The University of Chicago’s Independent Student Newspaper since 1892

Chicago Maroon

The University of Chicago’s Independent Student Newspaper since 1892

Chicago Maroon

The University of Chicago’s Independent Student Newspaper since 1892

Chicago Maroon

Aaron Bros Sidebar

The kids are alright; the parents aren’t

In Roman Polanski’s ‘Carnage,’ the parents do the damage.

Roman Polanski’s latest film, Carnage, is a meditation on many themes close to the director’s own biography: justice, political correctness, family life, and the merits of good cobbler. Filmed shortly after his release from house arrest, Carnage traps the viewer in a small New York loft with two couples as they discuss an act of playground violence involving their children. As the film progresses and tensions rise, the viewer gradually comes to care less about the children at the heart of this conflict and more about the parents. In fact, most of the film’s fun comes from seeing what vitriol each participant will lob at the next.

Adapted from a play, God of Carnage by Yasmina Reza, the film certainly feels like a theatrical production. The film is very short, clocking in at a sparse 85 minutes. The cast is small and intimate, effectively set in a single location. Shots of a bathroom and kitchen complement the typical framing of the parents moving around a coffee table, and the cinematography is nothing to write home about. In adapting the play, Polanski did not add much other than a short prologue that gives the viewer a chance to see the children’s violence firsthand and an all-too-ironic conclusion running during the credits (which I won’t spoil here).

The film is entertaining, if you’re the sort of viewer inclined to watch people shout at each other for just over an hour. In fact, the film seems almost like an extended episode of Seinfeld: horrible people, specifically New Yorkers, yelling about some specific conflict and everything (or is it nothing?) in between. The four characters all invoke particular archetypes, but these ebb and flow throughout the film in a surprisingly organic way, as do the parents’ alliances.
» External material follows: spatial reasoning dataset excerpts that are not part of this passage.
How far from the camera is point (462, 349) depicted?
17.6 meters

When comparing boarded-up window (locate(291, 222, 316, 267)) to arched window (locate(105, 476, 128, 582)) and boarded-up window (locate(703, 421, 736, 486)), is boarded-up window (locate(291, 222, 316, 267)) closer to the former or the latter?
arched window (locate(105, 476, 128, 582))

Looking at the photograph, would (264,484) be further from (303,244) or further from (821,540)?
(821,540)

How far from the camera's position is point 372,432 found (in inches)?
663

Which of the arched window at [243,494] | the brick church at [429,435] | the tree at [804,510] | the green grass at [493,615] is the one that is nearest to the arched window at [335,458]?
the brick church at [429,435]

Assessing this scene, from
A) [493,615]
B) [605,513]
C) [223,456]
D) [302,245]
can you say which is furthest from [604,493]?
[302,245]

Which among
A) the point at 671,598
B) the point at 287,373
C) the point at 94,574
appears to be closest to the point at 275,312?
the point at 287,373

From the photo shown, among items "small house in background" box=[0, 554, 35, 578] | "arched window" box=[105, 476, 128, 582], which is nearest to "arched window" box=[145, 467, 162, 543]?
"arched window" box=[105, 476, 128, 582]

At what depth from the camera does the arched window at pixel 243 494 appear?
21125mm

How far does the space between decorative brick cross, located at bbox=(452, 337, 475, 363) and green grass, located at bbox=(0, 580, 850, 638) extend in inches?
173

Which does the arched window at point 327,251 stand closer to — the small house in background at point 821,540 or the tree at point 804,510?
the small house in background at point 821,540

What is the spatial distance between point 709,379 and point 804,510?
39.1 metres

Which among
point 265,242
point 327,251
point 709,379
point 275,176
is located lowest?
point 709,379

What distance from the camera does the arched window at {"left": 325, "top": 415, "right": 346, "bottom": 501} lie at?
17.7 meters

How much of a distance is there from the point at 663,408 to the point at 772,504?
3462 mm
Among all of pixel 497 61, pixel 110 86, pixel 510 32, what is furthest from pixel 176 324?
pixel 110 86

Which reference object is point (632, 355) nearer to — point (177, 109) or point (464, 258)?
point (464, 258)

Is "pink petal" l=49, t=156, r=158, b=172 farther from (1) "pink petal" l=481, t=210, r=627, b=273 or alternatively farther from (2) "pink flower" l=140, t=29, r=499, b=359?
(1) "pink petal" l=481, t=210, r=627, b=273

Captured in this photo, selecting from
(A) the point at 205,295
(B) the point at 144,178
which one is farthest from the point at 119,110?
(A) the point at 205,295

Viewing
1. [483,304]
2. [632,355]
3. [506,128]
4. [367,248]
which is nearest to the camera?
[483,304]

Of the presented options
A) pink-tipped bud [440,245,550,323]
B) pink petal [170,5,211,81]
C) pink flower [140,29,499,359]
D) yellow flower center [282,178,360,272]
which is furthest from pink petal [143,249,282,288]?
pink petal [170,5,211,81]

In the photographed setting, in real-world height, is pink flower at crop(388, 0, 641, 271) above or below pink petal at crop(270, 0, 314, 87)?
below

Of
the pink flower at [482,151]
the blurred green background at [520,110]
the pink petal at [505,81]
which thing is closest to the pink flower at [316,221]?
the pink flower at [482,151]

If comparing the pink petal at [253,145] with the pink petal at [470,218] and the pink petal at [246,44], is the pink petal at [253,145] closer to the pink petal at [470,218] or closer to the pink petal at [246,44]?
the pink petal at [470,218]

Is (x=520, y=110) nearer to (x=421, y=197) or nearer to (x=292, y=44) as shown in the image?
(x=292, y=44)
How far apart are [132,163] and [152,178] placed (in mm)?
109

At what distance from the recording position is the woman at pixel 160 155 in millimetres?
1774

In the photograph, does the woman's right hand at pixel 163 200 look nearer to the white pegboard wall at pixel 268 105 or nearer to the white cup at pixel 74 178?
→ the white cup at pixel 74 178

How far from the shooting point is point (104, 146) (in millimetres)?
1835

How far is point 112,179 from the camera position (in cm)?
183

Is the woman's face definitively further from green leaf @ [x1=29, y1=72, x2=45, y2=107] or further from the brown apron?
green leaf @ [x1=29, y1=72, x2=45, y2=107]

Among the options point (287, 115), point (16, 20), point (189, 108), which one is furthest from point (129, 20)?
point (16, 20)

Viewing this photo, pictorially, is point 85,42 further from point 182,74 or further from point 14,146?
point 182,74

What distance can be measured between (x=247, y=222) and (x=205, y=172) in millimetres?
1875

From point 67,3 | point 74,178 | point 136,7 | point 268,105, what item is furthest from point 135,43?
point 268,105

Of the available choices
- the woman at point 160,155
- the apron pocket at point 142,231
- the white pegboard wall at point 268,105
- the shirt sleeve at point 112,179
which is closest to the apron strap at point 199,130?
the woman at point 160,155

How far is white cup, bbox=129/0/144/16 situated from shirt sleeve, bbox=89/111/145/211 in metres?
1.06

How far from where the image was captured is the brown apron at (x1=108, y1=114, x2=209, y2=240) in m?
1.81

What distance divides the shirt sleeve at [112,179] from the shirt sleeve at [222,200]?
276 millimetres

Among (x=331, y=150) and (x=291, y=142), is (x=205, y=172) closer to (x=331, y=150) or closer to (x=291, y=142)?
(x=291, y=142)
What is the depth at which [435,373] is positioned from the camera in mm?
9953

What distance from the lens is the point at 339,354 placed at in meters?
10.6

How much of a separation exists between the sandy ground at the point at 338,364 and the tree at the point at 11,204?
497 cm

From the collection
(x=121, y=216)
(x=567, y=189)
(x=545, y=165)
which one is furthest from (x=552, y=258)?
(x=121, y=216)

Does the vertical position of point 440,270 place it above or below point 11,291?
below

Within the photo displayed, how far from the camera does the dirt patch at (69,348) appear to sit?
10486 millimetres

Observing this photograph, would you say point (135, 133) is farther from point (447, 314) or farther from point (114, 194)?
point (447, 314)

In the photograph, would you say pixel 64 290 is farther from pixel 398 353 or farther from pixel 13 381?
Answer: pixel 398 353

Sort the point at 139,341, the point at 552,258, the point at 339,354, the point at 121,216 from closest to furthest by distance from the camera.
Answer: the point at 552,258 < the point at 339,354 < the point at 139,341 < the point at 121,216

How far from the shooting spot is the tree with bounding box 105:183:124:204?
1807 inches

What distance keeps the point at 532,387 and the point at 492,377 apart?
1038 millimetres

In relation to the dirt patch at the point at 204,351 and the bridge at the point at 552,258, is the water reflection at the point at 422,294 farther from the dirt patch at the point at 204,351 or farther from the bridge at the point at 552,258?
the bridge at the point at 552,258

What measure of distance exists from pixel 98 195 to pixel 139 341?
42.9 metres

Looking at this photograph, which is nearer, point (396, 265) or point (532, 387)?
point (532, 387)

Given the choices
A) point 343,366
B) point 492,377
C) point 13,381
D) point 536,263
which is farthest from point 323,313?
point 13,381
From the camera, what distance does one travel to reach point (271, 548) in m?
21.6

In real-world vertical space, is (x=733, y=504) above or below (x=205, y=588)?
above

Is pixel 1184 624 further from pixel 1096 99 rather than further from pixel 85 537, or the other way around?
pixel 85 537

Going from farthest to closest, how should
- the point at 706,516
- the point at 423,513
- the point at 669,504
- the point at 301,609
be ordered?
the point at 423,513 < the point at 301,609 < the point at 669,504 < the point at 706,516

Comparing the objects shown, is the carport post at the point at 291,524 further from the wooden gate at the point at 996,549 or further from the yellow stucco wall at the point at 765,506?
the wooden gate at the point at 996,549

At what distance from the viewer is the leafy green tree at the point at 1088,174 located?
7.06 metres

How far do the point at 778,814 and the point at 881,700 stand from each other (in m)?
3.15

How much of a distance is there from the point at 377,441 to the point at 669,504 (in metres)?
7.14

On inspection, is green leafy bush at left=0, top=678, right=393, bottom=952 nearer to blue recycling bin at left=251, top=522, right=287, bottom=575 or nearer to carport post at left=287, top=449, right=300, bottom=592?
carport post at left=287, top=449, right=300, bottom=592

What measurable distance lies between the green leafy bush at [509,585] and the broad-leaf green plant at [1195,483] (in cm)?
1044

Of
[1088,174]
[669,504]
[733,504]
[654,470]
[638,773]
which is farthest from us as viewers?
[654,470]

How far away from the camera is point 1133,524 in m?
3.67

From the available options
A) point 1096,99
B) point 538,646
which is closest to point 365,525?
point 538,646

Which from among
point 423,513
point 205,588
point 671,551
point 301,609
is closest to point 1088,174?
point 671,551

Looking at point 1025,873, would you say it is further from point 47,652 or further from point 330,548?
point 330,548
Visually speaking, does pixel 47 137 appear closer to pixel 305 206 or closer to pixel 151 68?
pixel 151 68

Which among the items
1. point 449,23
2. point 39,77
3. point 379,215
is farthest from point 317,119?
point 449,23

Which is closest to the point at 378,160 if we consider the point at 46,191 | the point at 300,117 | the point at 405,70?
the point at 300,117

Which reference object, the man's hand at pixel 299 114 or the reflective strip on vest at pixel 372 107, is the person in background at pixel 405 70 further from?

What starts as an amicable but tense discussion develops into couple against couple before moving to everyone for him/herself, men versus women, three taking on one, moments of clarity, and everything in between. The situation hardly improves once they break out the scotch.

The cast seems to work perfectly with one another and they hold the film up when it might otherwise languish. Christoph Waltz of Inglourious Basterds fame is particularly enjoyable. He lurks about the apartment, clearly reluctant to have come for the conversation but visibly enjoying himself once the argument starts boiling over. He speaks curtly, calls his son a maniac, and spends as much time talking business over the phone as he does to the people in front of him. Jodie Foster, Kate Winslet, and John C. Reilly round out the cast, and all play their parts consummately. One benefit of the film over the play is the camera’s ability to capture the subtleties of each performance and direct the audience’s attention to them.

Still, the film never seems to transcend the feel of a play. Line pickups sometimes feel slow, but had they been faster the film would have been even shorter. As voices and tension rise, one character always feels the need to remind everyone why they are there: to talk about their kids, whom they seem all too inclined to forget. These punctuations break up the dialogue slightly and feel like a trick, as if Polanski wants to restrain the argument and show us how easy it is to develop a brand new one.

The parents’ range of topics to argue about gives viewers the film’s best scenes. They argue about everything from proper removal of pets to what the grenade launchers used in Africa are called.. Embracing a sense of schadenfreude is the best thing you can do sitting in the theater. If you watch the movie and think, “Oh, the injustice! She’s concerned about suffering in Africa and yet her priceless art books get ruined!” you’re doing it wrong. Polanski doesn’t want you to feel sorry for these four souls he’s thrown into a tiny room; he wants you to enjoy the fact that it’s the worst day of their lives. It may walk like a play and talk like a play, but that won’t stop you from embracing the god of carnage and laughing all the way home.